The quality faults which have tripped up KFC specifically have been associated with the cheapening/streamlining of the in-store preparation. Since I worked there in the late 80s, they have moved much more volume away from chicken on the bone. Nearly all of that comes into the restaurant pre-breaded and pre-seasoned, so it just has to be fried and served. Original Recipe--believe that they now bread the chicken differently than in the Colonel's day (instead of dipping in egg/milk that's incorporated in the breading and they dip in just water). Crispy--the shaking to create the flakes still is a thing. They try to incorporate mnemonics for the cooks to create uniformity for the chicken on the bone (eight shakes, two presses, etc etc etc; rack the chicken so it doesn't butt up against each other (creating "marriages" of uncooked breading), etc etc. Same reason why Starbucks shakes iced tea 10 times...helps the baristas rememeber.
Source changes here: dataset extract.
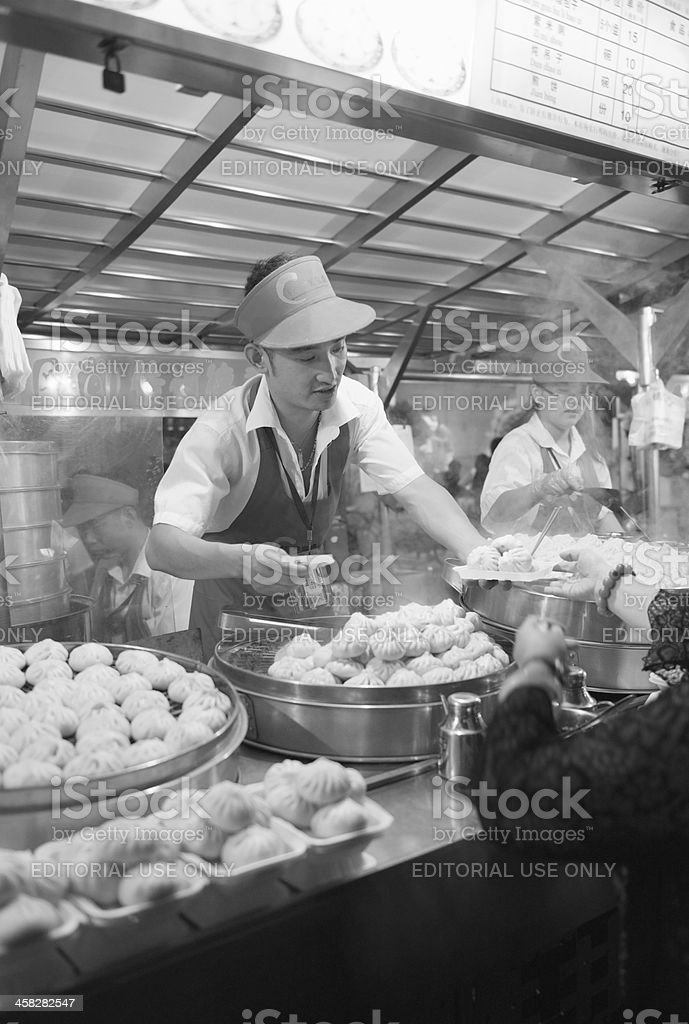 Chinese dim-sum dumplings prepared and sold in Beijing snack street royalty-free stock photo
35 years ago the norm was in-store made (from self rising flour/shortening/buttermilk) biscuits; they were enhanced away years ago to either canned or frozen biscuits. Back then, cole slaw in corporate stores (franchisees frequently had commissary-prepared slaw) was shredded in-store from whole cabbages in a Buffalo Chopper, then mixed with the dressing. There's been a lot of advances in pre-prepared produce since then, and it is likely still mixed (one bagful of slaw mix plus a pouch of dressing) in-store (the Buffalo Choppers were quite dangerous to use and the cross-contamination possibility was a big concern.

These step-wise diminishments of quality are a thousand cuts...making things just not so nice anymore.